G7 energia e inflazione
Olaf Scholz, ministro delle finanze tedesco

Cosa hanno in comune la super-flat-tax varata dal governo Truss in Gran Bretagna e i 200 miliardi stanziati dalla Germania per aiutare i consumatori a fronteggiare il caro-gas anziché mettere il tetto europeo ai prezzi? In comune c’è che sono due decisioni che se ne strafregano dell’Unione Europea.

Il problema è che la Gran Bretagna è uscita dall’Unione Europea, fa legittimamente quel che vuole del suo bilancio pubblico e paga pegno sui mercati in conto proprio, difesa dalla sua sola banca centrale; invece la Germania è parte dell’Unione Europea, ne condivide la valuta, ne domina attraverso la Bce la politica monetaria, e se ne frega ugualmente degli altri. E il Paese-scudiero della Germania, l’Olanda, ospita i grandi broker che speculano da mesi sul caro-gas che sono potentissimi sia sul piano istituzionale col governo dell’Aja sia sul piano materiale con i politici, e quindi sono intoccabili.

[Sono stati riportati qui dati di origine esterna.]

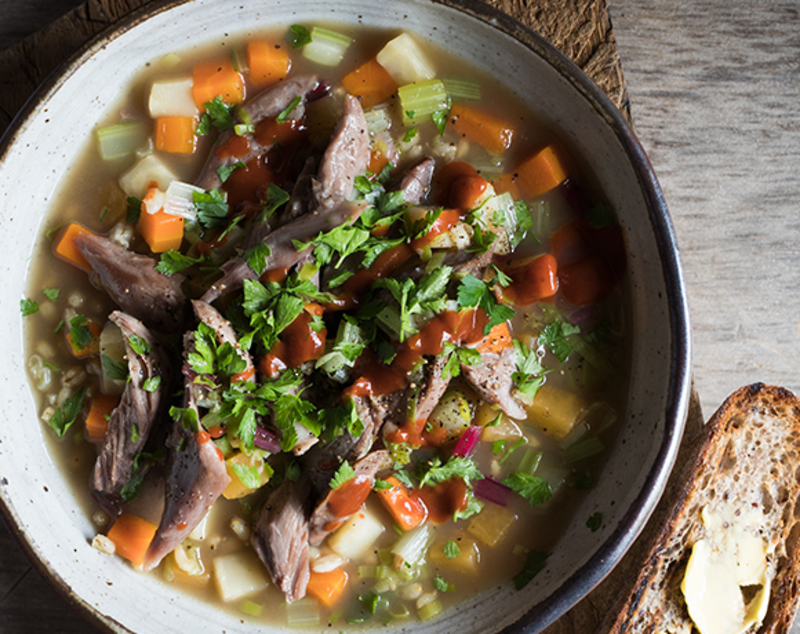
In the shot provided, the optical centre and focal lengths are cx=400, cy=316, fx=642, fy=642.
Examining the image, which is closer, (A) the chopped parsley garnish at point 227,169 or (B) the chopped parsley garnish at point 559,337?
(A) the chopped parsley garnish at point 227,169

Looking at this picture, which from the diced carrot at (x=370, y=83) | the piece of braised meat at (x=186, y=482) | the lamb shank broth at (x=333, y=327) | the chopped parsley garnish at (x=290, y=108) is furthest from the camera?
the diced carrot at (x=370, y=83)

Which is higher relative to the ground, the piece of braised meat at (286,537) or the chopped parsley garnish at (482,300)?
the chopped parsley garnish at (482,300)

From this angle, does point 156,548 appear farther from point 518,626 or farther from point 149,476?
point 518,626

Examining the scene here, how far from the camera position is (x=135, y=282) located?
11.4 feet

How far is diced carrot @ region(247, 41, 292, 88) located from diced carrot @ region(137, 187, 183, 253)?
883mm

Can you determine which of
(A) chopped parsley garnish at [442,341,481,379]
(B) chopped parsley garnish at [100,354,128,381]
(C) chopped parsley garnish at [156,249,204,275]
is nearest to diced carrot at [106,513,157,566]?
(B) chopped parsley garnish at [100,354,128,381]

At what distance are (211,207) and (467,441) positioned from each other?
1.95m

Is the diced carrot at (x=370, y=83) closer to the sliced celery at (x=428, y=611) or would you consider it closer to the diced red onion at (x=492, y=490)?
the diced red onion at (x=492, y=490)

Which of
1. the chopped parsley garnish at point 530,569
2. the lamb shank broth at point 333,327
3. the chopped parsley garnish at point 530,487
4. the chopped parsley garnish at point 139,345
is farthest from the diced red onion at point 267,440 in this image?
the chopped parsley garnish at point 530,569

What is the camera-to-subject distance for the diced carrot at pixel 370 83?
3715 mm

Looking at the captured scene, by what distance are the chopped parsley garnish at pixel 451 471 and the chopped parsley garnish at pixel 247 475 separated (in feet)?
3.01

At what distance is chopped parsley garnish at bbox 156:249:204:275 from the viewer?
349 centimetres

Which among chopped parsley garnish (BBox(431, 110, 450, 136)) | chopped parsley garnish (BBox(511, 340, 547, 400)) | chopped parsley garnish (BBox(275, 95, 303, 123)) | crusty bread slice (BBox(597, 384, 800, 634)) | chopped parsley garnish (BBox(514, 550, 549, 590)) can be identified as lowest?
crusty bread slice (BBox(597, 384, 800, 634))

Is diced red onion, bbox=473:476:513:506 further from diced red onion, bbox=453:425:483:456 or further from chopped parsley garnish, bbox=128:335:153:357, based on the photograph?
chopped parsley garnish, bbox=128:335:153:357
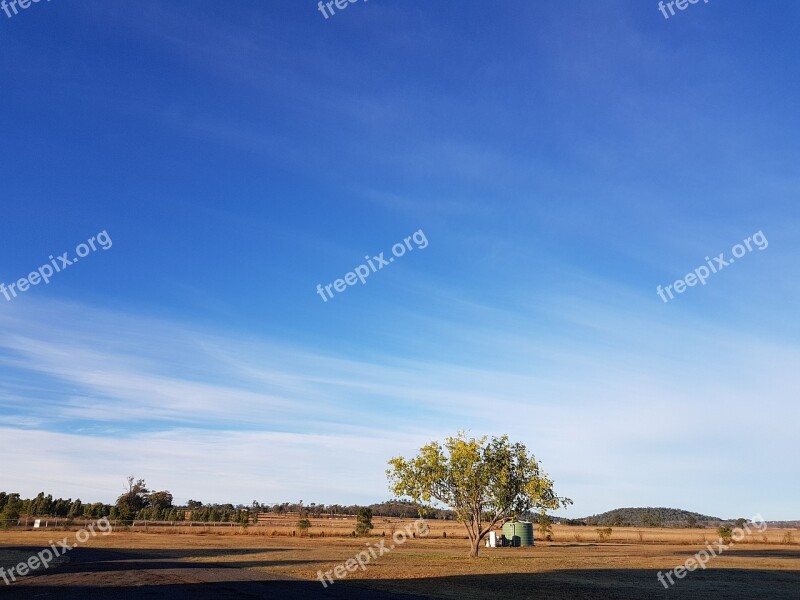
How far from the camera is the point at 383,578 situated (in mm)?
31750

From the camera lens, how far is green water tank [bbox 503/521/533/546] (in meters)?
75.2

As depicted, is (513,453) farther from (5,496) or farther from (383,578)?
(5,496)

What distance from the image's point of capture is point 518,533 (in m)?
76.4

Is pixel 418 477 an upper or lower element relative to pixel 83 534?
upper

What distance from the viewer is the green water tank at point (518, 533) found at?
7525 cm

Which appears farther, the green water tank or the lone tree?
the green water tank

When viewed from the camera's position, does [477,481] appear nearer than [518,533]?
Yes

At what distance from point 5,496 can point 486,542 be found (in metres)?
113

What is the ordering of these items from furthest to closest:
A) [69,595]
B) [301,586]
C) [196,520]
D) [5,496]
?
[5,496]
[196,520]
[301,586]
[69,595]

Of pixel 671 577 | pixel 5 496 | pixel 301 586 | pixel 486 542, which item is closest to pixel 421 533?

L’Europa-famiglia, che sembrava essersi compattata sotto i colpi del Covid – perché la grande livellatrice della morte pestilenziale tutti terrorizza allo stesso modo e perché il contagio non conosce confini – si è nuovamente sparpagliata. Il Covid è stato una parentesi. Il superamento (speriamo!) dell’emergenza pandemica ha tolto la maschera solidale impostagli dal Coronavirus – come un respiratore nei reparti di terapia intensiva – e ha mostrato nuovamente il suo vero volto, un’accozzaglia opportunista di nazionalismi. Tra i quali, l’Italia…

Già: l’Italia?

L’Italia senza Europa salta. E l’Europa senza l’Italia si sgretola. Condannati a stare insieme. Inadatti a stare insieme. Le anime belle dell’europeismo claudicante che ci ha portati fino a qua, continuano a ignorare (fingere di ignorare) che la famiglia europea non si è costruita sugli affetti ma sugli interessi. E che un enorme nazionalismo cova nel profondo della Weltanschauung dei due principali Paesi dell’Eurozona, Germania e Francia. La Germania, che come si è rivisto in questo caso, al momento buono è prontissima a fregarsene dei partner; e la Francia, arroccata sulle sue aziende statali – ha ri-nazionalizzato l’Edf! – sulle sue asimmetrie concorrenziali, convinta a chiamare “ordinateur” il computer, né più né meno di come Mussolini pretendeva che i film venissero chiamati pellicole e lo yacht, panfilo ed a plafonare il numero di film prodotti negli Stati Uniti ed importabili sul sacro suolo francese.
Solo che questi due Paesi hanno all’attivo risorse che noi ci sognamo. La Germania è immensamente ricca e per quanto nei sedici anni di governo Merkel abbia sprecato enormi occasioni lo è ancora al punto da potersi permettere di stanziare 200 miliardi di aiuti per il caro-energia mentre noi siamo a stento arrivati a 60. La Francia è un po’ meno ricca ma energeticamente grazie al nucleare basta a se stessa e comunque ha un esercito più potente del nostro.

Che incisività può avere un’italietta che archiverà questo 2022 maledetto con un rapporto tra debito e pil di poco inferiore al 150% su una simile Europa? Nessuna. Il prestigio di Mario Draghi c’era, si vedeva, era parlabile: ma personale. Come quando Paolo Rossi giocava nel Vicenza: si riconosceva in lui il supercampione che è stato, ma dopo e al di là di lui il Vicenza rimaneva una squadretta.

Dunque un’Europa di inscalfibile egoismo è un luogo dove stare per necessità ma guardinghi e senza slanci. Nessuno ci “vuole bene”, lassù: semplicemente, gli serviamo. E dunque vendiamo cara la nostra collaborazione: non flirtando con quel fantoccio di Orban, che è fuori dall’Eurozona e conta – a parte i casi di decisioni “a veto” – ma negoziando senza timidezze e complessi di inferiorità punto su punto tutte le decisioni che ci toccano nelle tasche e nella simmetria dei diritti e delle opportunità, dalla gestione dei migranti al caro-energia. E d’altra parte – ma è questo il punto dolente – presentandoci agli esami della Commissione europea sui conti pubblici, con le carte in regola: se il Centrodestra di governo riuscisse in questa quadratura del cerchio sarebbe un miracolo. E’ realistico dubitarne.